Weil das Gericht eine einstweilige Verfügung gegen den FC Bayern abgelehnt hatte, blieb Ott nur die Möglichkeit eines Spontanantrags, der eine 75-Prozent-Mehrheit bräuchte. Doch auch diesen Spontanantrag schmetterte das Präsidium, vertreten durch Vizepräsident Dr. Dieter Meyer, ab. Mit der Begründung: “Ich werde hier nicht zulassen, dass wir hier über rechtswidrige Anträge abstimmen. Das Landgericht München hat heute entschieden, dass die Mitgliederversammlung heute nicht zuständig ist.”

Außerdem seien die wegen der Pandemie nur 780 anwesenden Mitglieder (von insgesamt mehr als 290 000) nicht aussagekräftig genug. “Sie können gerne in einem Gerichtsverfahren angreifen, dass dieser Antrag heute nicht gelassen worden ist”, warf der Vizepräsident hinterher. Es folgten: Pfiffe. Buhrufe. Gejohle. Lautes Geschrei. Wieder Pfiffe. Und Buhrufe. Die Halle tobte.

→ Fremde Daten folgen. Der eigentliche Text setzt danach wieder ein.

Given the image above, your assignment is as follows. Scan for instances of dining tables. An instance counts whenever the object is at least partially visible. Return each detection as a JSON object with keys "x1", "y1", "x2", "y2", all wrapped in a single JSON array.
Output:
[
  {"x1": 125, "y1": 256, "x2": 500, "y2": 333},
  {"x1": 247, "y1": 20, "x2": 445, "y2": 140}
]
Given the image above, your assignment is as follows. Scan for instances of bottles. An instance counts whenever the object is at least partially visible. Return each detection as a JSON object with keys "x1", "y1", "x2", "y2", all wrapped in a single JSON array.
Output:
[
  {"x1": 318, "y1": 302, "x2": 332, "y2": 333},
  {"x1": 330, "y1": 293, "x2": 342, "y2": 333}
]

Otts zweiter Antrag wirkt wie eine Trotz-Aktion

Nachdem Otts erster Antrag abgelehnt wurde, legte er einen zweiten nach. Diesmal wollte Ott eine Satzungsänderung, die besagt, dass der Verein weiterhin 75 Prozent statt 70 Prozent an der FC Bayern München AG halten soll, damit Investoren nicht zu viel Einfluss bekommen. Angesichts des zuvor abgebügelten Antrags bezüglich der Katar-Thematik wirkte dieser zweite Ott-Antrag für eine Satzungsänderung eher wie eine Trotz-Aktion als ein für den Verein zielorientierter Vorschlag.

Denn gerade in Pandemie-Zeiten, und das sagten die Bayern-Bosse zurecht, sind fünf Prozent Handlungsspielraum – für etwaige Imbalancen – womöglich substanziell. “Wir brauchen diese Möglichkeit”, appellierte Oliver Kahn, der CEO, an das Plenum: “Es gibt keine Gedanken darüber, dass wir diese fünf Prozent abgeben wollen. Wir suchen keine Investoren. Und wenn, wenn sowas überhaupt infrage kommt, sind das strategische Partner, die den Klub weiterbringen.”

Lesen Sie auch: “Schmerzhafte Umsatzeinbußen” – FC Bayern veröffentlicht Geschäftszahlen

Wenig später wurde darüber abgestimmt. Eine Zweidrittel-Mehrheit, wie sie Ott benötigt hätte, bekam er von den anwesenden Mitgliedern knapp nicht. Womit auch sein zweiter Antrag ohne Erfolg blieb. Was den Großteil der Mitglieder noch emotionaler werden ließ. Laute Zwischenrufe hallten durch den Audi-Dome. Bis zum Schluss. Und das Ende war unrühmlich – und eines, das dem FCB im Gedächtnis bleiben wird.

Mitglieder singen: “Wir sind Bayern – und ihr nicht”

Präsident Herbert Hainer beendete die Versammlung etwas abrupt, obwohl noch weitere Wortmeldungen angemeldet waren. Zum völligen Unverständnis der anwesenden Mitglieder, die dann beinahe auf die Barrikaden gegangen wären. Sie sangen: “Wir sind Bayern – und ihr nicht.” Und: “Wir sind die Fans, die ihr nicht wollt.” Und zu guter Letzt, und das gab es noch nie, rief ein Großteil der Mitglieder: “Hainer raus! Hainer raus!”

Ehrenpräsident Uli Hoeneß, der diesmal als Gast in erster Reihe saß, beobachtete dieses Tohuwabohu sichtlich geschockt. Zum kicker sagte er: “Darüber muss ich erst einmal schlafen. Das war die schlimmste Veranstaltung, die ich je beim FC Bayern erlebt habe.”